While serving as associate assistant deputy U.S. attorney, FBI Director Christopher Wray helped oversee the Department of Justice’s response to the 2001 terror attacks on the United States, and as such was involved in the effort that falsely linked al-Qaeda to Iraq.
In the lead-up to the invasion of Iraq, the current director of the Defense Intelligence Agency, Lieutenant General Robert Ashley, commanded the Intelligence Squadron of the Army Office of Military Support, the unclassified title of the top-secret Intelligence Support Activity, or ISA. ISA played a critical role in helping build the database used by American commandos and the CIA in their futile search for WMD in Iraq.
In the critical years before the 2003 invasion, the current director of the NSA, Lieutenant General Paul Nakasone, served as an intelligence planner for the Joint Chiefs of Staff, where he would have been ideally positioned to question many of the premises that were used to justify the war.
In the time between the invasion of Iraq in 2003 and their joint testimony before Congress, the leadership of the intelligence community participated in virtually every intelligence-based operation and activity undertaken by the United States, including torture, illegal eavesdropping, and supporting the failed military interventions in Libya, Afghanistan, Iraq, and Syria. They also played an important role in building the current analysis used to shape threat estimates regarding North Korea, Iran, China, and Russia. The president has lambasted this group and he is right to do so.
On Iran, the president calls the intelligence community leaders “passive and naïve.” While they rightly point out that Iran is today operating in conformity with the nuclear deal, they are silent on earlier intelligence estimates that maintained that Iran had an active nuclear weapons program up until 2003, and that aspects of this program were continued until at least 2007. Under President Barack Obama, the United States entered into the Iran nuclear agreement without adequately addressing these estimates, especially in the face of continued Iranian denials that such a program ever existed.
Trump has picked up on this contradictory analysis. He’s noted logically that if Iran had a nuclear weapons program that it’s refused to acknowledge, then it must be holding this capability in reserve until it can act on it—which would be once the sunset clauses of the nuclear agreement expire and Tehran is free to enrich uranium without constraint. Trump is wrong—there never was a nuclear weapons program in Iran—but he is right in pointing out the inconsistencies in the intelligence community’s position.

* [DATASET RECORDS]:

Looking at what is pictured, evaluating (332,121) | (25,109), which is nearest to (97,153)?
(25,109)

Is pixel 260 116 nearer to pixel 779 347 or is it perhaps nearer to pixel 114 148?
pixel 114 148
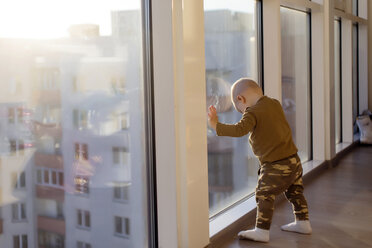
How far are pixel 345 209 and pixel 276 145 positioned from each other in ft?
4.02

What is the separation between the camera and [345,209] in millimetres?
4000

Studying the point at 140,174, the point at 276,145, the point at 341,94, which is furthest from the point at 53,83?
the point at 341,94

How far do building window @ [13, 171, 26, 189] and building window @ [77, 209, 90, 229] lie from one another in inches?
14.3

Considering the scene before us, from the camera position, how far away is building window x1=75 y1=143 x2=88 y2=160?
8.11 ft

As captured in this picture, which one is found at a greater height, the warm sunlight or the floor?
the warm sunlight

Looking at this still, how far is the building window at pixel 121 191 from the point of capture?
2.72 metres

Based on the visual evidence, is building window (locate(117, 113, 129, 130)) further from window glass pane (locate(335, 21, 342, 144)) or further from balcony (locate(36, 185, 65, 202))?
window glass pane (locate(335, 21, 342, 144))

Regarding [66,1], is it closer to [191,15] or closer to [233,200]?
[191,15]

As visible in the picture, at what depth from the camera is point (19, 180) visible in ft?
7.23

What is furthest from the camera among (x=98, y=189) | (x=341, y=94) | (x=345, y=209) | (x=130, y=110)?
(x=341, y=94)

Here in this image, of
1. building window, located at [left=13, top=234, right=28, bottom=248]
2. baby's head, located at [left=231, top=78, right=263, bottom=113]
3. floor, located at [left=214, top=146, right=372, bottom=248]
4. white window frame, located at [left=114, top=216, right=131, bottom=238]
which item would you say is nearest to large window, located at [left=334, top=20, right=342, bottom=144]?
floor, located at [left=214, top=146, right=372, bottom=248]

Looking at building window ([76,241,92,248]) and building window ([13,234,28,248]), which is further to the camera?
building window ([76,241,92,248])

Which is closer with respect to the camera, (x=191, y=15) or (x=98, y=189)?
(x=98, y=189)

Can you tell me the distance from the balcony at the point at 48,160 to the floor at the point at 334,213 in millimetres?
1279
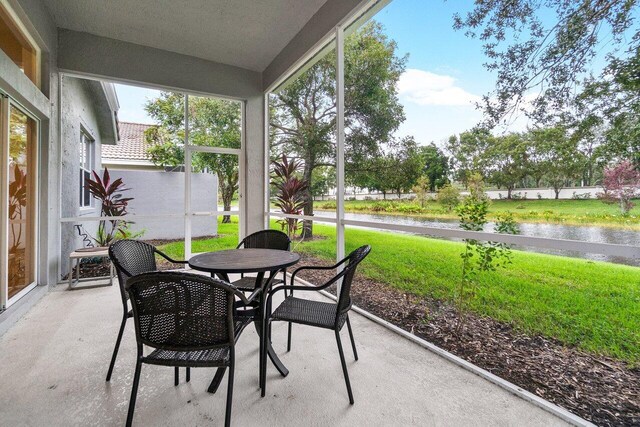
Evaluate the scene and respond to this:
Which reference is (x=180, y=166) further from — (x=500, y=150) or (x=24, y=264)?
(x=500, y=150)

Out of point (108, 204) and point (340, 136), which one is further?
point (108, 204)

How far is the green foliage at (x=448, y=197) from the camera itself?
241cm

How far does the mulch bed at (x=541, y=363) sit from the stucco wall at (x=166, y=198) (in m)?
3.77

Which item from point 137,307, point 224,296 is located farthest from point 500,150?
point 137,307

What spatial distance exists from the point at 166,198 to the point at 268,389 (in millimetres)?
5494

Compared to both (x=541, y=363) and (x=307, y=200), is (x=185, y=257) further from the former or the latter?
(x=541, y=363)

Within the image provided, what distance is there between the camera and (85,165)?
16.7 ft

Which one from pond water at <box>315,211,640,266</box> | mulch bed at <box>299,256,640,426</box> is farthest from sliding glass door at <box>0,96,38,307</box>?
pond water at <box>315,211,640,266</box>

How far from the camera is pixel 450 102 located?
2.39 metres

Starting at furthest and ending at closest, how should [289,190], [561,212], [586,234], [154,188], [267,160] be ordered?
[154,188] < [267,160] < [289,190] < [561,212] < [586,234]

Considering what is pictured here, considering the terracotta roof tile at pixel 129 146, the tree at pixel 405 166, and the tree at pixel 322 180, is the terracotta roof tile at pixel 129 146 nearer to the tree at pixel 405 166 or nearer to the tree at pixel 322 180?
the tree at pixel 322 180

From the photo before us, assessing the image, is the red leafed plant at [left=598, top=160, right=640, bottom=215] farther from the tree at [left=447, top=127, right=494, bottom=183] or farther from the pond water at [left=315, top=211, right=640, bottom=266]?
the tree at [left=447, top=127, right=494, bottom=183]

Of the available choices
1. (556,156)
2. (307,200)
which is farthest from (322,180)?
(556,156)

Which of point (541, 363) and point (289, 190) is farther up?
point (289, 190)
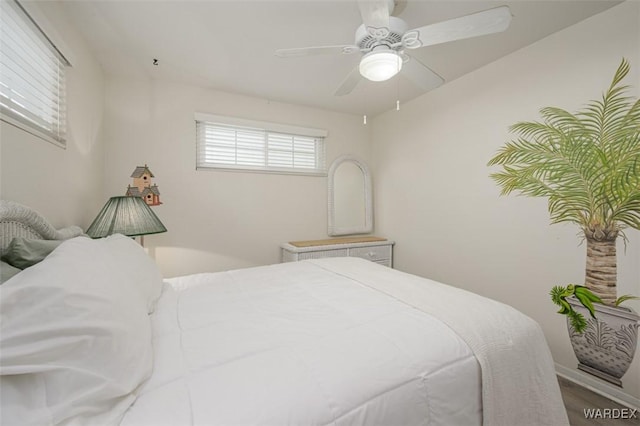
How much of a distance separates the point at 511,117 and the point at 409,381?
2.23 metres

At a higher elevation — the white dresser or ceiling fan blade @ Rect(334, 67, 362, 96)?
ceiling fan blade @ Rect(334, 67, 362, 96)

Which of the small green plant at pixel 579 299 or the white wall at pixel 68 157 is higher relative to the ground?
the white wall at pixel 68 157

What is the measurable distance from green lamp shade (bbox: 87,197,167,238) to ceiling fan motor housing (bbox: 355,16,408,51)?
1828 millimetres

* [TASK LIST]:
• 1. Say whether each statement agrees with the excerpt on U.S. intelligence leaders: (a) Paul Nakasone was an intelligence planner for the Joint Chiefs of Staff in the years before the 2003 invasion; (b) the intelligence community leaders say Iran is currently violating the nuclear deal; (c) the excerpt holds that Trump is correct that Iran had a nuclear weapons program. Answer yes or no for each, quoting the deciding words.
• 2. Please reproduce everything in the excerpt on U.S. intelligence leaders from "In the lead-up" down to "justify the war.", keeping every word and mark unchanged.
• 3. Carry on the excerpt on U.S. intelligence leaders, starting right after its final sentence.

* [RESPONSES TO THE EXERCISE]:
• 1.
(a) Yes: "served as an intelligence planner for the Joint Chiefs of Staff"
(b) No: "they rightly point out that Iran is today operating in conformity with the nuclear deal"
(c) No: "Trump is wrong—there never was a nuclear weapons program in Iran"

• 2.
In the lead-up to the invasion of Iraq, the current director of the Defense Intelligence Agency, Lieutenant General Robert Ashley, commanded the Intelligence Squadron of the Army Office of Military Support, the unclassified title of the top-secret Intelligence Support Activity, or ISA. ISA played a critical role in helping build the database used by American commandos and the CIA in their futile search for WMD in Iraq.
In the critical years before the 2003 invasion, the current director of the NSA, Lieutenant General Paul Nakasone, served as an intelligence planner for the Joint Chiefs of Staff, where he would have been ideally positioned to question many of the premises that were used to justify the war.

• 3.
The same holds true on the other policy issues where the intelligence community took issue with Trump’s actions. The exaggeration of the ISIS threat in Syria and Iraq today is little more than a smokescreen to justify continued military deployment there. The assessment of North Korea’s nuclear intent seems to mirror past analytical errors regarding Iraq by failing to consider that the North Koreans might be serious about denuclearization. And the collective fixation on Moscow’s bad intentions seems premised on notions of Russian global ascendency that ignore American provocations of Russia, including massive interference in its domestic political affairs and the expansion of NATO despite assurances to the contrary.
When it comes to foreign policy, Donald Trump is no Richard Nixon or George H.W. Bush. But neither is he a Bill Clinton, George W. Bush or Barack Obama, caught in a series of foreign policy traps thanks to a lack of vision and their collective willingness to accept at face value a picture painted by an intelligence community conditioned only to see threats. Trump is right to call them out. They should be informing him on foreign policy and national security matters, not dictating or critiquing his policies. The track record of these so-called professionals is not impressive. They would do well to heed the president’s exhortation that they “go back to school.”